Text block:

# # #

So in the current implementation, we basically detect the easy cases where the path arguments are standalone, and the replacements are straightforward. We also deal with include paths (e.g. -Ibazel-out/...). Then there's just a fallback for all cases of the form --arg=bazel-out/.... This last one is the most hand wavy, but I think it will be better to take this approach, than to try to e.g. manually whitelist all argument names. For robustness, we could switch to a regex type approach, where we match the prefix --[A-Za-z-_]+=. Happy to move in that direction, if we're aligned on that sort of approach. I've also added comments to the source code that try to better document the approach being taken.

Regarding other cases that are missing, I took a quick glance at flatbuffers, protobuf, and abseil-cpp. flatbuffers and protobuf don't seem to use target_compatible_with properly, so I could only test a subset of targets, but all cases appeared to be dealt with succesfully. abseil-cpp worked flawlessly. I was only able to test on macOS with clang, but will check on Ubuntu with GCC in the next couple of days. Testing with Windows is going to be difficult for me.

# # #

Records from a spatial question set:
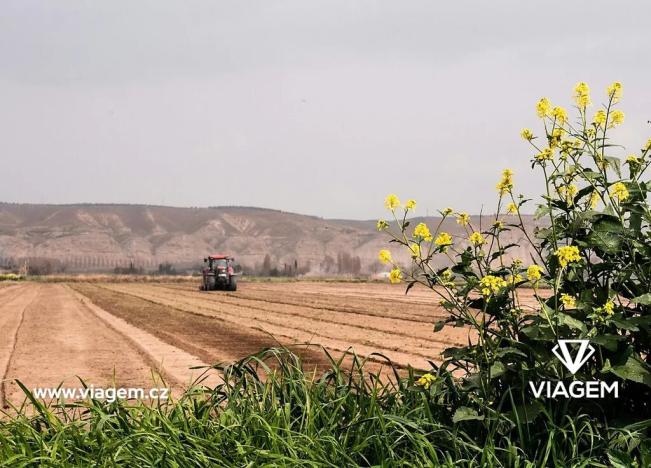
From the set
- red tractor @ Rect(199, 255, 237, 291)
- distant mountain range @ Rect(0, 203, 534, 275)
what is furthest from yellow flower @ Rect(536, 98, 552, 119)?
distant mountain range @ Rect(0, 203, 534, 275)

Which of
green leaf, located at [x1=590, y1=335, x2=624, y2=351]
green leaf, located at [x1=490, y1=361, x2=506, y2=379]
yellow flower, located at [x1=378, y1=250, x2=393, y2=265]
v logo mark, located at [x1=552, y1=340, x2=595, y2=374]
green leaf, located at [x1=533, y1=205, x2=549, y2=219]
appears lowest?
green leaf, located at [x1=490, y1=361, x2=506, y2=379]

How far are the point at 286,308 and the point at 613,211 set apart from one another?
79.0ft

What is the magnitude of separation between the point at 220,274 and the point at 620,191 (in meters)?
39.2

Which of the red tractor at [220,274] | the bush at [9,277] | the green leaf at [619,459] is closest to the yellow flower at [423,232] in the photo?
the green leaf at [619,459]

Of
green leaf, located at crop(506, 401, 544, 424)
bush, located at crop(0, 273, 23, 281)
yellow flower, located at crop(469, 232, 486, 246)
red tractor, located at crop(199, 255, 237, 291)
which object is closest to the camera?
green leaf, located at crop(506, 401, 544, 424)

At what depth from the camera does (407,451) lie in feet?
14.4

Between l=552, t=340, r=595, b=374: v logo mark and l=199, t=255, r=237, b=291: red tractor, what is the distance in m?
38.8

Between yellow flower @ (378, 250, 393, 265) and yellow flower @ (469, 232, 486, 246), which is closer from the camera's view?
yellow flower @ (378, 250, 393, 265)

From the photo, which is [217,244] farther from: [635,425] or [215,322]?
[635,425]

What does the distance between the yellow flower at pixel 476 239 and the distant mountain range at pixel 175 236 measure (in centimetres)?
12650

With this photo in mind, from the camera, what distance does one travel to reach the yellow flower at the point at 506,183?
4.84m

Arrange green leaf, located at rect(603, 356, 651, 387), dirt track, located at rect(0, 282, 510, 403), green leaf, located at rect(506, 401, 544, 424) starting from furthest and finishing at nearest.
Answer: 1. dirt track, located at rect(0, 282, 510, 403)
2. green leaf, located at rect(506, 401, 544, 424)
3. green leaf, located at rect(603, 356, 651, 387)

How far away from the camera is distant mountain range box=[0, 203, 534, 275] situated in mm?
141500

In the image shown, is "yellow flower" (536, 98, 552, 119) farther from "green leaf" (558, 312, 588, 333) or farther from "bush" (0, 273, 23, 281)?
"bush" (0, 273, 23, 281)
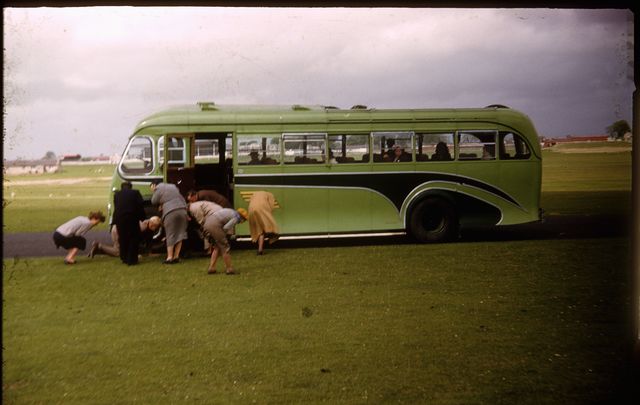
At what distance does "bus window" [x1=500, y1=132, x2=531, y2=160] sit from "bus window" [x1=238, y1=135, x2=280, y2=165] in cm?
442

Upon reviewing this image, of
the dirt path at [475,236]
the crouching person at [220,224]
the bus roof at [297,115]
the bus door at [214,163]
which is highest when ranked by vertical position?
the bus roof at [297,115]

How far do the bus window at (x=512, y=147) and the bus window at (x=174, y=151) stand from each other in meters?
6.13

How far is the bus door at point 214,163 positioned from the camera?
11.9 meters

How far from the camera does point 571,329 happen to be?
651cm

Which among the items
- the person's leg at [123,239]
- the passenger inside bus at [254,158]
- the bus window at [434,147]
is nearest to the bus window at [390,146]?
the bus window at [434,147]

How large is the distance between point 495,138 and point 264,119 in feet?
14.9

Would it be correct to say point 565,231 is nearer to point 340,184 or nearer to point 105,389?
point 340,184

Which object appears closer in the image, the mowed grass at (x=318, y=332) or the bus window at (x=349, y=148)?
the mowed grass at (x=318, y=332)

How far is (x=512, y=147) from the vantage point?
41.3ft

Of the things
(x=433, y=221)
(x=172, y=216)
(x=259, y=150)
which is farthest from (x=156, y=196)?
(x=433, y=221)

# # #

Problems to work on:
A – Give back the full comment on rewriting bazel-out path arguments, word for word.
B – Find each line in the entries that contains the word "furthest" and copy those lines out.

Task results:
A –
So in the current implementation, we basically detect the easy cases where the path arguments are standalone, and the replacements are straightforward. We also deal with include paths (e.g. -Ibazel-out/...). Then there's just a fallback for all cases of the form --arg=bazel-out/.... This last one is the most hand wavy, but I think it will be better to take this approach, than to try to e.g. manually whitelist all argument names. For robustness, we could switch to a regex type approach, where we match the prefix --[A-Za-z-_]+=. Happy to move in that direction, if we're aligned on that sort of approach. I've also added comments to the source code that try to better document the approach being taken.

Regarding other cases that are missing, I took a quick glance at flatbuffers, protobuf, and abseil-cpp. flatbuffers and protobuf don't seem to use target_compatible_with properly, so I could only test a subset of targets, but all cases appeared to be dealt with succesfully. abseil-cpp worked flawlessly. I was only able to test on macOS with clang, but will check on Ubuntu with GCC in the next couple of days. Testing with Windows is going to be difficult for me.

B –
what is furthest from yellow flower @ Rect(536, 98, 552, 119)?
Arrange green leaf, located at rect(603, 356, 651, 387), dirt track, located at rect(0, 282, 510, 403), green leaf, located at rect(506, 401, 544, 424) starting from furthest and finishing at nearest.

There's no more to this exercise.